Ignite Durable Memory

This article covers internal design of Durable Memory. Intented to Ignite developers

Contents

Motivation

Let us cover reasons why Ignite uses durable memory

1. Ignite is backed by 3rd party DB solution to store data, only required data was loaded into Ignite. But running any full scan query (requires whole set) causes loading all data into cache.

2. Before 2.0 there was persistence solution, Local File Store. But still, running Query selecting all cache data using old model required us too long time. Reasons of this are device features:

RAM - random access, byte addressed
HDD - block addressed, long random access

Memory mapped file on HDD will be anyway slow. It is required to store data not in “random” way (at is in java Heap), but in some organized manner, grouped by block.

3. Main requirement: when node starts it should handle cache requests (start operations) without long delay to load all data from disk.

Solution

Let's divide memory into pages (synonyms: buffers, block, chunks). Let's consider Page as fundamental unit of all memory. Memory addressing become page based.

Query may require SQL index data to execute. It is required to build this index. If we use old model, we will have to read all data to process first query.

Instead of this, index data is also page based and as part of durable memory is stored to disk.

Let's introduce integer number - index of block, idx (defined within current node)

idx * blockSize = file offset

Different caches and its partitions brings more complex addressation, but still it is possible to map from page ID to position in particular file

pageId => file + offset in this file

Let’s use Page ID for linking 2 pages, and then for dereferencing real position on file

We are now able to organize pages into more complex structure, for example, tree. Ignite uses B+ Tree B+Tree is self balancing. This protects from growing tree in put-remove case.

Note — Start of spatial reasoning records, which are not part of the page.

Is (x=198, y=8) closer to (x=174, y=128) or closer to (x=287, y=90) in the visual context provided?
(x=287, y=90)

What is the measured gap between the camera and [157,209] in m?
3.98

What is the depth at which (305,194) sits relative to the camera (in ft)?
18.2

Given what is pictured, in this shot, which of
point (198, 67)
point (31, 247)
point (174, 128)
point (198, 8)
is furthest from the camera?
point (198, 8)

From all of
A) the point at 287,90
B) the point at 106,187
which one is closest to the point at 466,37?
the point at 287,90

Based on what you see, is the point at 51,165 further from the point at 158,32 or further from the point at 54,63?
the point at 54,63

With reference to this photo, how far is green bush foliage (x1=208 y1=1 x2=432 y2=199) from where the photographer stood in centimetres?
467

As a result for start operating with B+ Tree we can just load root (metadata page) and start reading results without all tree loading into RAM. Tree pages can be merged into one if <50% of space is used.

Ignite also uses special component that manages information about pages currently available in memory.

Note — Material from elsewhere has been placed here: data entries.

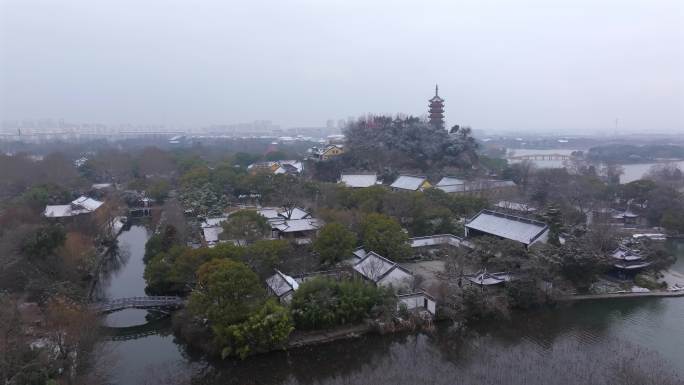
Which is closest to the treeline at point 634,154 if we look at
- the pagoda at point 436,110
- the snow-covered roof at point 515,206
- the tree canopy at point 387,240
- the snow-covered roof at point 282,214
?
the pagoda at point 436,110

SQL query now can start running without full data available in memory. For recently started cluster first time SQL query run will be, of cause, slower.

If memory amount less than whole index size, Ignite still can operate. When free memory amount will be insufficient to allocate new page, some page will be removed from RAM back to disk. Removal decision is based on latest touch time.

Algorithm used are LRU-S/LRU 2, see also Variants on LRU

Page based eviction

Let's suppose RAM memory is fully filled with pages, and it is required to allocate new. It is required to evict some page from memory

Ignite uses Eviction Policy to determine which page to select to be evicted.

Simplest algorithm would be selected for eviction is LRU, but it requires double linked list. It is not simple to implement such structure in off heap.

Algorithm used instead is Random-LRU (most recent access timestamp is stored for a data page)

Entry eviction

Eviction is used not only in Ignite Persistent Store - mode. Same technique is required if Ignite is used as fast access cache with 3rd party DB as persistence.

In that case we need to remove one cache entry, but removing entry from the middle of page will cause pages fragmentation.

Instead of this we can evict old random page, read all entries and remove all entries one-by-one.

There is only one exception: entry may be currently locked under transaction. In this case such page is excluded from eviction.

This method allows to clean up big continuous segment of memory (usually whole page)

Random-2-LRU

There is second option for eviction. In that algorithm two most recent access timestamps are stored for every data page.

In case of touch page: Oldest timestamp is overwritten with current time.

In case of eviction: Oldest timestamp is used for eviction decision.

This policy solves case of one-time access of data, for example, one full scan query. Pages touched during running this query is not considered hot. See also documentation

Free lists

Ignite manages free lists to solve issue with fragmentation in pages (not full pages).

Cache entry [Key, Value] pairs have different size and after placing first entry, pages will have different free sizes

Free list - list of pages, structured by amount of space remained within page.

During selection of page to store new value pair Ignite does the following:

Consult marshaller about size in bytes of this value pair
Upper-round this value to be divisible by 8 bytes
Use value from previous step to get page list from free list
Select some page from appropriate list of free pages. This page will have required amount of free space

Long objects

If object is longer than page size, it will require several pages to store

Object is saved from end to beginning.

This allows Ignite to touch page only once. For each new page we already know link to previosly allocated. This allows to reduce number of locks on pages.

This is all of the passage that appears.